PowerInfer-2: Fast Large Language Model Inference on a Smartphone

2406.06282

Published 6/13/2024 by Zhenliang Xue, Yixin Song, Zeyu Mi, Le Chen, Yubin Xia, Haibo Chen

PowerInfer-2: Fast Large Language Model Inference on a Smartphone

Abstract

This paper introduces PowerInfer-2, a framework designed for high-speed inference of Large Language Models (LLMs) on smartphones, particularly effective for models whose sizes exceed the device's memory capacity. The key insight of PowerInfer-2 is to utilize the heterogeneous computation, memory, and I/O resources in smartphones by decomposing traditional matrix computations into fine-grained neuron cluster computations. Specifically, PowerInfer-2 features a polymorphic neuron engine that adapts computational strategies for various stages of LLM inference. Additionally, it introduces segmented neuron caching and fine-grained neuron-cluster-level pipelining, which effectively minimize and conceal the overhead caused by I/O operations. The implementation and evaluation of PowerInfer-2 demonstrate its capability to support a wide array of LLM models on two smartphones, achieving up to a 29.2x speed increase compared with state-of-the-art frameworks. Notably, PowerInfer-2 is the first system to serve the TurboSparse-Mixtral-47B model with a generation rate of 11.68 tokens per second on a smartphone. For models that fit entirely within the memory, PowerInfer-2 can achieve approximately a 40% reduction in memory usage while maintaining inference speeds comparable to llama.cpp and MLC-LLM. For more details, including a demonstration video, please visit the project site at www.powerinfer.ai/v2.

Create account to get full access

Overview

Introduces a new approach called PowerInfer-2 for fast inference of large language models on smartphones
Focuses on improving the efficiency and performance of running large language models on mobile devices
Explores techniques to reduce the computational and memory requirements of inference, enabling real-time applications on smartphones

Plain English Explanation

PowerInfer-2 is a new method that allows large language models to run efficiently on smartphones. Large language models are powerful AI systems that can understand and generate human-like text, but they typically require a lot of computing power and memory to run. This can make it challenging to use them on mobile devices like phones, which have more limited resources.

The researchers behind PowerInfer-2 have developed techniques to reduce the computational and memory demands of running these large language models. This allows them to be used in real-time applications on smartphones, opening up new possibilities for mobile AI assistants, text generation, and other language-based tasks.

Some of the key ideas behind PowerInfer-2 include tokenwise influential training data retrieval to prioritize the most important parts of the model, and efficient intercept support to speed up the inference process. The researchers also explore techniques to enhance inference efficiency and build on prior work in transformer-based model compression and efficient inference of large language models.

Technical Explanation

The researchers introduce PowerInfer-2, a new approach for fast inference of large language models on smartphones. They focus on reducing the computational and memory requirements of running these models, which is crucial for enabling real-time applications on mobile devices.

One key technique used in PowerInfer-2 is tokenwise influential training data retrieval. This method identifies the most important parts of the language model and prioritizes them during inference, allowing for more efficient use of the limited resources available on smartphones.

The researchers also employ efficient intercept support, which accelerates the inference process by optimizing the way the model computes the final output. This builds on previous work in enhancing inference efficiency of large language models.

Additionally, PowerInfer-2 incorporates transformer-based model compression techniques to further reduce the memory and compute requirements, drawing on the broader research landscape of efficient inference for large language models.

Critical Analysis

The paper provides a comprehensive overview of the techniques used in PowerInfer-2 and presents experimental results demonstrating the method's efficiency and performance on smartphones. However, the authors acknowledge that there are still some limitations to address.

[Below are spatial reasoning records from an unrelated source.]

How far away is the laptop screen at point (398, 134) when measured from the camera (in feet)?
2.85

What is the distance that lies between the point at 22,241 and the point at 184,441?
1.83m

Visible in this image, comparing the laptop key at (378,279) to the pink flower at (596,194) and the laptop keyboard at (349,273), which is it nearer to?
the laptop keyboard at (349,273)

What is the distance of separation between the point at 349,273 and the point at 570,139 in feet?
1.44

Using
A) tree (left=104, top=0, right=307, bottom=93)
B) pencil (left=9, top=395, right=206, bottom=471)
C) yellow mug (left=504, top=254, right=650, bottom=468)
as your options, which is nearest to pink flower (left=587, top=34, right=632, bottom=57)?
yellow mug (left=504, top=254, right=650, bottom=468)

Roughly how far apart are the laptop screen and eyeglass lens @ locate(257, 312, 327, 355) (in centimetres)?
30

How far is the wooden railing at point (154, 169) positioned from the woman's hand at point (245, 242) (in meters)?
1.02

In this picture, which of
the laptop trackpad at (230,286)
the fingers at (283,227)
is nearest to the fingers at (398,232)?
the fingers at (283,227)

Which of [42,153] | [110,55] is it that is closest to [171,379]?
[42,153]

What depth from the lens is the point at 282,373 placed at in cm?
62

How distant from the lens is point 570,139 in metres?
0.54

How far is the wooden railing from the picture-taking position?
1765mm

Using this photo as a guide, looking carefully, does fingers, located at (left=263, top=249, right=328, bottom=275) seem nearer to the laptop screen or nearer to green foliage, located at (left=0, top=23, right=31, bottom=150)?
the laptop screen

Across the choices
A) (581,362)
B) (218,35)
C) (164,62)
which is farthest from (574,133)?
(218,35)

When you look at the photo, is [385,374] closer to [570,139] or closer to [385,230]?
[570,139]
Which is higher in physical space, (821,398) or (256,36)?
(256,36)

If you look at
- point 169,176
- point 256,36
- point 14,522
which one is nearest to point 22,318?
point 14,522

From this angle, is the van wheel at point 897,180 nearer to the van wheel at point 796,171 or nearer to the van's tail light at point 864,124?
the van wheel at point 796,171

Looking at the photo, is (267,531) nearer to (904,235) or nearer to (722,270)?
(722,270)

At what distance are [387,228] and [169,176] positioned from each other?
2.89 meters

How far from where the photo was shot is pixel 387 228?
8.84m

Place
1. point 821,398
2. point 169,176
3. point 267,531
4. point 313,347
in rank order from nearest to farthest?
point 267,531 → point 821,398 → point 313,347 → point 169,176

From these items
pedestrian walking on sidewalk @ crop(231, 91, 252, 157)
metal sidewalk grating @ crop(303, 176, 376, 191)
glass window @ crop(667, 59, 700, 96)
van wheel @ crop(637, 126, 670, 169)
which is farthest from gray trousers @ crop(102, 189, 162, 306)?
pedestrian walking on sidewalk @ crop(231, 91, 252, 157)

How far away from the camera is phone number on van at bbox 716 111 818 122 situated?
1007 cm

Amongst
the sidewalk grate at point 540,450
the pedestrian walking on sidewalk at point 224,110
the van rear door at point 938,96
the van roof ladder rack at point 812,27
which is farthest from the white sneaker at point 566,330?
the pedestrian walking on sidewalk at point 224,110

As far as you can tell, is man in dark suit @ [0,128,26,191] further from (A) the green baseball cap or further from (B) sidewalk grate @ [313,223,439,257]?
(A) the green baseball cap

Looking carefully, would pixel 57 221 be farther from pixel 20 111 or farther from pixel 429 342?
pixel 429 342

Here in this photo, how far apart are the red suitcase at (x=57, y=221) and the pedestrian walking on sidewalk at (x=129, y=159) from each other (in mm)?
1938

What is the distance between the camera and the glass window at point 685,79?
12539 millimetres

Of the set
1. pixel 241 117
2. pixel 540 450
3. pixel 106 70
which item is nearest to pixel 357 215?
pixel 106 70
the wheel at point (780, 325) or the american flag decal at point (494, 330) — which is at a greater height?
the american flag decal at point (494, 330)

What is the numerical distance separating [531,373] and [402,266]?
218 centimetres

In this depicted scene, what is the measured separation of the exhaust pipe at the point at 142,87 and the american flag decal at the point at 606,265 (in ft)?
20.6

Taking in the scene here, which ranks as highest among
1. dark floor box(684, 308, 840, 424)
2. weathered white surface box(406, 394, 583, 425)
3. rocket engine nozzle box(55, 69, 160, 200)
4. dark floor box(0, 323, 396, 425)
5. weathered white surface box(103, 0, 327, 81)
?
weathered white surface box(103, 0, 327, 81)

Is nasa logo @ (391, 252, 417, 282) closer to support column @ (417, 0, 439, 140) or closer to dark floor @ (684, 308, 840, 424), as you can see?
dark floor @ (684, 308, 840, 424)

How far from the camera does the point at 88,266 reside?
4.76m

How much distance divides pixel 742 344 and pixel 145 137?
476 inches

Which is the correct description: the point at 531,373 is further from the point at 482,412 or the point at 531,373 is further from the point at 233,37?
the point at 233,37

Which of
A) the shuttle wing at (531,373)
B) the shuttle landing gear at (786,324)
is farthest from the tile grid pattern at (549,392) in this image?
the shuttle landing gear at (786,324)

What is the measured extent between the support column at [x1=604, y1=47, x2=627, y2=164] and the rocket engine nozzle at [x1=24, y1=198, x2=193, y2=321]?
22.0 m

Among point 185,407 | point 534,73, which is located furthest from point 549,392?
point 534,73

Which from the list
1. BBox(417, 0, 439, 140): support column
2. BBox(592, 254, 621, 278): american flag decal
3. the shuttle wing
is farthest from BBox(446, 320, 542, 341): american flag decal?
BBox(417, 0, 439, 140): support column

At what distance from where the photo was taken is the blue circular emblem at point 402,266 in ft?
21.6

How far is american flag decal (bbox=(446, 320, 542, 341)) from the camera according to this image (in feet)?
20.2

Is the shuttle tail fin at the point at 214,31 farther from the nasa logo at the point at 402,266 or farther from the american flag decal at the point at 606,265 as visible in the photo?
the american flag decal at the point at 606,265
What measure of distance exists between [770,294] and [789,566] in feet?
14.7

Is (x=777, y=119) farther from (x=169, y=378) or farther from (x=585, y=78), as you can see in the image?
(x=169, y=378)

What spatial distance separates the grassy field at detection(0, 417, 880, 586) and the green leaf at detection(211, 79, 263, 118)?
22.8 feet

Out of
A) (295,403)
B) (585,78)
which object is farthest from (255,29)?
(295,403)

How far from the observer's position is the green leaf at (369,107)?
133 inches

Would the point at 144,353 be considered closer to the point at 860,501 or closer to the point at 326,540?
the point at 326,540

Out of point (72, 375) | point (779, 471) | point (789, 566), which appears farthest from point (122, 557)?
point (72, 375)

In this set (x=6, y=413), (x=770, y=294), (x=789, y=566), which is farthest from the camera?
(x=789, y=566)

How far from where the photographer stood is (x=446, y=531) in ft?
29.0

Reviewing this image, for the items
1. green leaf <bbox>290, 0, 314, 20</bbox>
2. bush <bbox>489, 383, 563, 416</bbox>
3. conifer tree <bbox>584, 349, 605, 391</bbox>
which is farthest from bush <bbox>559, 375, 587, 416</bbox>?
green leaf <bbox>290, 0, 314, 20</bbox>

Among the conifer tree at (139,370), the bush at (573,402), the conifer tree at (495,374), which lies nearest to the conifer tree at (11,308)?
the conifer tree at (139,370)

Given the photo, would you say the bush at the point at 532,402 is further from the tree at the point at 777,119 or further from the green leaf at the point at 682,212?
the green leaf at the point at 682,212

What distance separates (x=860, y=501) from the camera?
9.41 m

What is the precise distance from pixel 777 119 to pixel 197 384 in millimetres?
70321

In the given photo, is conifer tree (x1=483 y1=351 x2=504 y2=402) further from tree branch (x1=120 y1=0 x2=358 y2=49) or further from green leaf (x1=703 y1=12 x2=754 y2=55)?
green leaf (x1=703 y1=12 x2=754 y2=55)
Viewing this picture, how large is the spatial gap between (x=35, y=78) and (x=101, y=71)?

For instance, the researchers note that the current implementation of PowerInfer-2 may not be suitable for all types of language models or tasks. They suggest that further research is needed to explore the generalizability of the approach and its applicability to a wider range of models and use cases.

Additionally, the authors highlight the importance of considering the trade-offs between inference speed, model accuracy, and other relevant metrics when deploying large language models on mobile devices. They encourage readers to think critically about these factors and their potential implications for real-world applications.

Conclusion

PowerInfer-2 represents a significant advancement in the field of efficient inference for large language models on mobile devices. By incorporating techniques like tokenwise influential training data retrieval, efficient intercept support, and transformer-based model compression, the researchers have demonstrated a path forward for running powerful AI systems on smartphones in real-time.

The potential impact of this work is far-reaching, as it could enable a wide range of innovative applications that leverage the capabilities of large language models while overcoming the resource constraints of mobile platforms. As the field of efficient AI inference continues to evolve, PowerInfer-2 serves as an important contribution, highlighting the importance of optimizing model performance for deployment on resource-constrained devices.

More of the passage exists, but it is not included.